Public health expert Mahesh Maskey sees a deeper malaise here. This is not a health issue, but linked to state neglect of education, agriculture, gender and food security.  

Bajura map

HUNGER FIGURES

According to the Nepal Demographic and Health Survey 2022, malnutrition has dramatically declined nationally, but not in western Nepal.

A quarter of under-5 children in Nepal are stunted, but here in Muktikot village the proportion is a shocking 55%. The figure for Bajura district is almost double the national average with 49% of children too short for their age due to a lack of food.

The survey also showed that 19% of under-5s are underweight. Here in Muktikot that percent is 51.2%. A third of the children in Bajura weigh below normal. 

Bajura does have nutrition programs, but there is lack of coordination between various government departments with unnecessary duplication of haphazard efforts.

“There is no accounting of who is doing what, how much food is being distributed,” admits Bajura public health officer Kumar Neupane. “This in turn is increasing dependency and reducing local food production.”

Health posts give out ready-to-use therapeutic food to severely malnourished children as a nutrition boost, but this is not a long-term solution. “These items are only supplementary, not substitutes for home-cooked meals,” says Lila Bikram Thapa at the Department of Health Services in Kathmandu.
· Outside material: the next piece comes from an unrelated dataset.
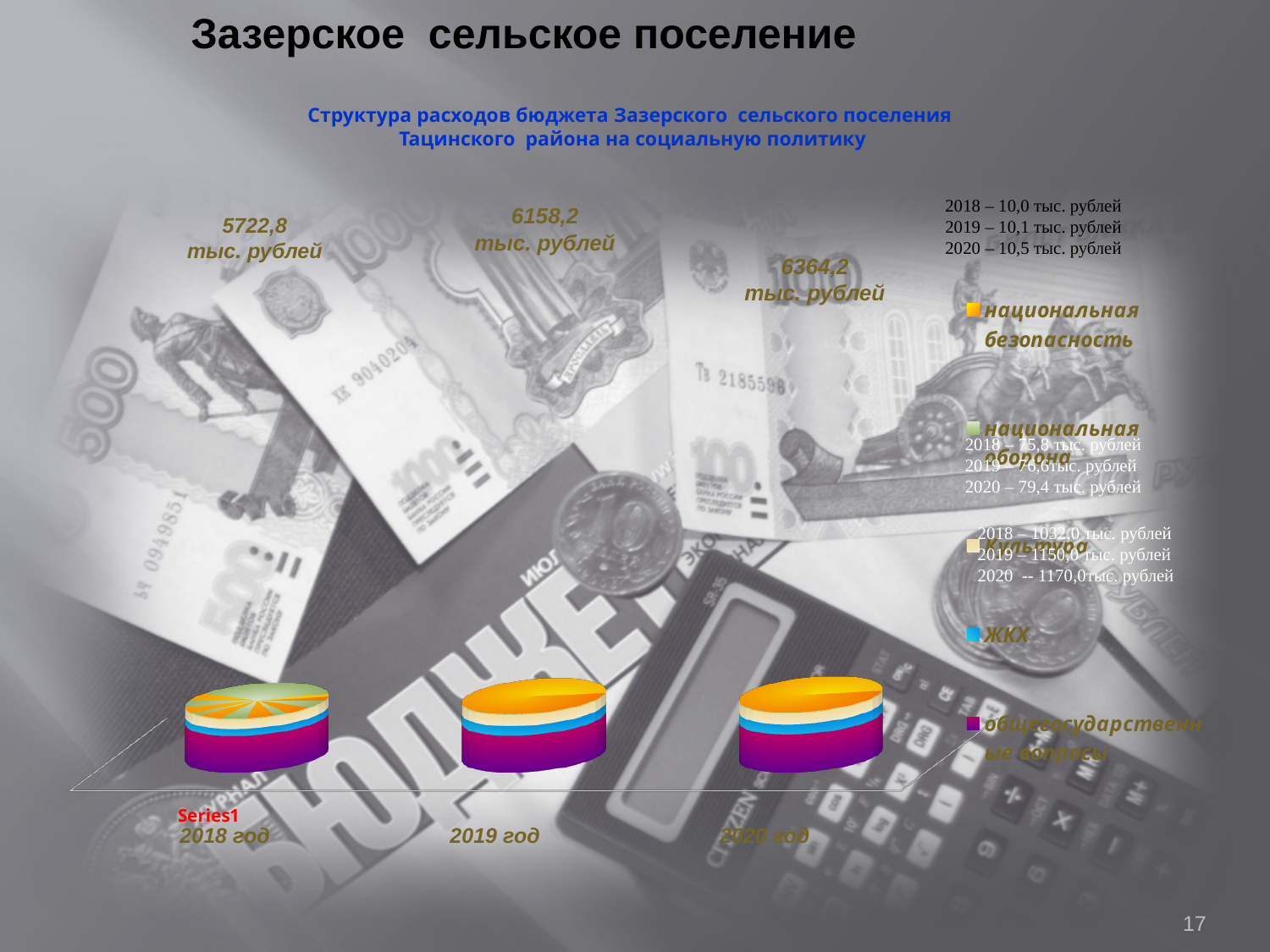
What kind of chart is shown on the slide? Stacked bar chart How many series does the chart legend list? 5 Do the total values rise or fall from 2018 год to 2020 год? Rise What is the total value shown above the bar for 2020 год? 6364,2 тыс. рублей What is the total value shown above the bar for 2019 год? 6158,2 тыс. рублей Which legend entry is shown with a light blue colour? ЖКХ Which year has the highest total value shown on the chart? 2020 год What is the total value shown above the bar for 2018 год? 5722,8 тыс. рублей Which year has the lowest total value shown on the chart? 2018 год How many categories (years) are shown on the x axis of the chart? 3 What is the difference between the total values for 2020 год and 2019 год? 206,0 тыс. рублей Which legend entry is shown with a purple colour? общегосударственные вопросы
The World Bank’s recent Nepal Development Update 2025 states that in Madhes Province, delayed monsoon rains hurt paddy yields. 
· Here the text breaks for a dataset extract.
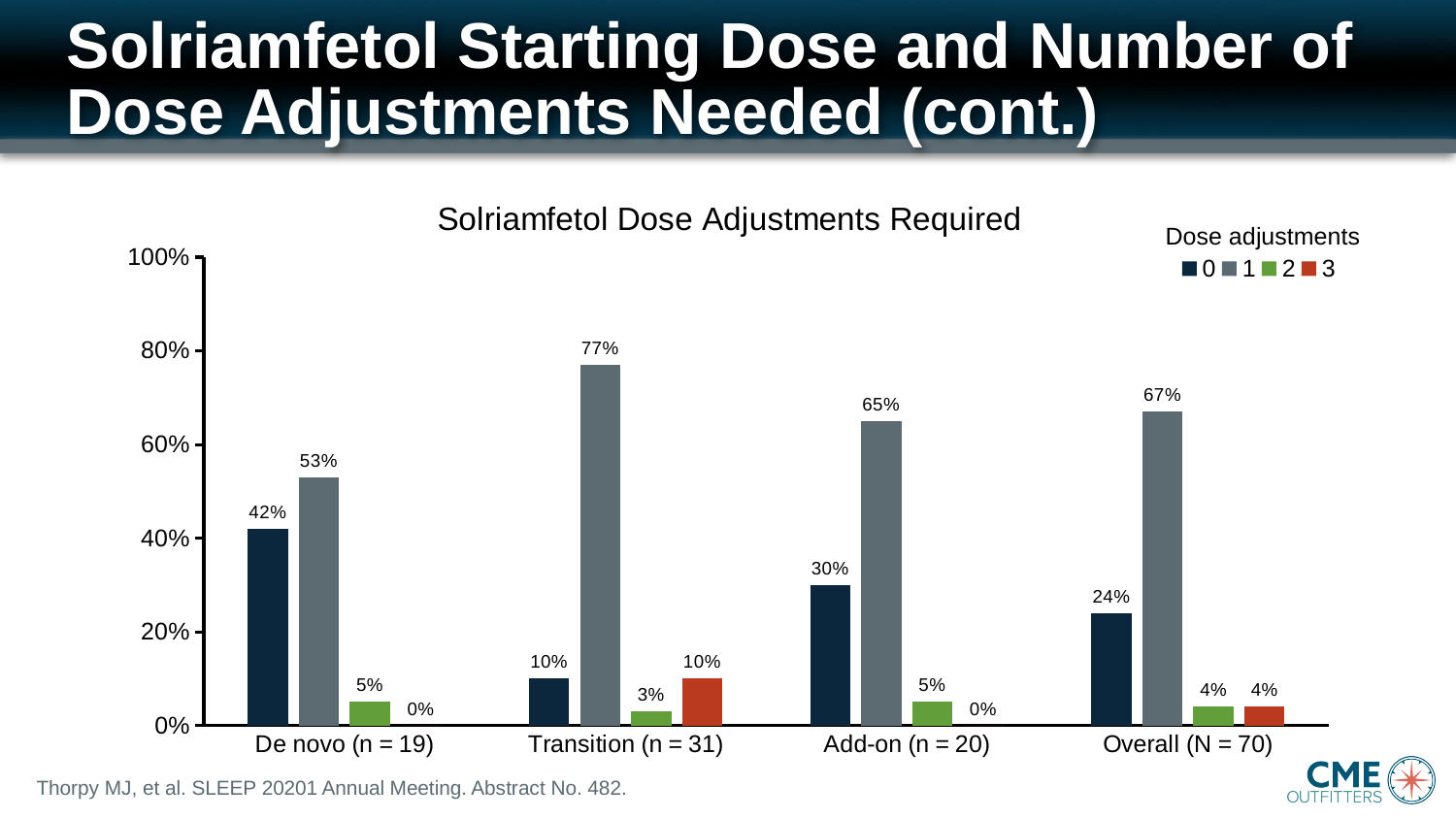
Which is larger: the percentage of the De novo (n = 19) group requiring 0 dose adjustments or the percentage requiring 1 dose adjustment? 1 dose adjustment Is the value for 1 dose adjustment in the Overall (N = 70) group greater or less than 60%? greater What percentage of the Overall (N = 70) group required 0 dose adjustments? 24% What percentage of the De novo (n = 19) group required 2 dose adjustments? 5% What percentage of the Transition (n = 31) group required 1 dose adjustment? 77% What is the title of the chart? Solriamfetol Dose Adjustments Required What kind of chart is shown on the slide? Bar chart Which group has the lowest percentage requiring 0 dose adjustments? Transition (n = 31) How many series does the legend list? 4 Which group has the highest percentage requiring 1 dose adjustment? Transition (n = 31) How many groups are shown on the x axis? 4 What is the difference between the percentage of the Add-on (n = 20) group requiring 1 dose adjustment and the percentage requiring 0 dose adjustments? 35%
Economist Keshav Acharya says that although funds are allocated for nutrition in the budget, its distribution system and identification of needs are not scientific: “If the target group is not reached and the program is not continuous, such programs are meaningless.” 
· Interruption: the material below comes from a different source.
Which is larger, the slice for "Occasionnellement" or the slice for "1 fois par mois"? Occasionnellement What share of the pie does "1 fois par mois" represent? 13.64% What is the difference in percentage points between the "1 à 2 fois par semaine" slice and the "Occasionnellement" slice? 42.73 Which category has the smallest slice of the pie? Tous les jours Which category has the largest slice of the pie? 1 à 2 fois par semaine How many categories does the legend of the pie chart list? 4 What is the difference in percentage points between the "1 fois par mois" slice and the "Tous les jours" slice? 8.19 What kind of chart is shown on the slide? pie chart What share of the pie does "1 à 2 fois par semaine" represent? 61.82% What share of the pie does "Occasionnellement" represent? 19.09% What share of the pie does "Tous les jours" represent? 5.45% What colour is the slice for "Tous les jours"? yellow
Malnourished children do not develop adequately mentally and physically, preventing them from rising above the poverty line. Nutritionist Aruna Upreti says that the government multi-sectoral nutrition program has failed due to misplaced priorities. 

“Even in remote villages, noodles and biscuits are easily available but nutritious food isn't,” she says. “The use and promotion of local nutritious crops should supersede dependence on external food aid.”